START Available data

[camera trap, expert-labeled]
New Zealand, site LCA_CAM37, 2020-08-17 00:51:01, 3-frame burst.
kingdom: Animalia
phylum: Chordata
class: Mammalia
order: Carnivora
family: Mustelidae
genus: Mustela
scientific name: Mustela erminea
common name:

END Available data

**Exercise aim**
Set down the records again in full. Match them exactly.

**Exercise response**
[camera trap, expert-labeled]
New Zealand, site LCA_CAM37, 2020-08-17 00:51:01, 3-frame burst.
kingdom: Animalia
phylum: Chordata
class: Mammalia
order: Carnivora
family: Mustelidae
genus: Mustela
scientific name: Mustela erminea
common name:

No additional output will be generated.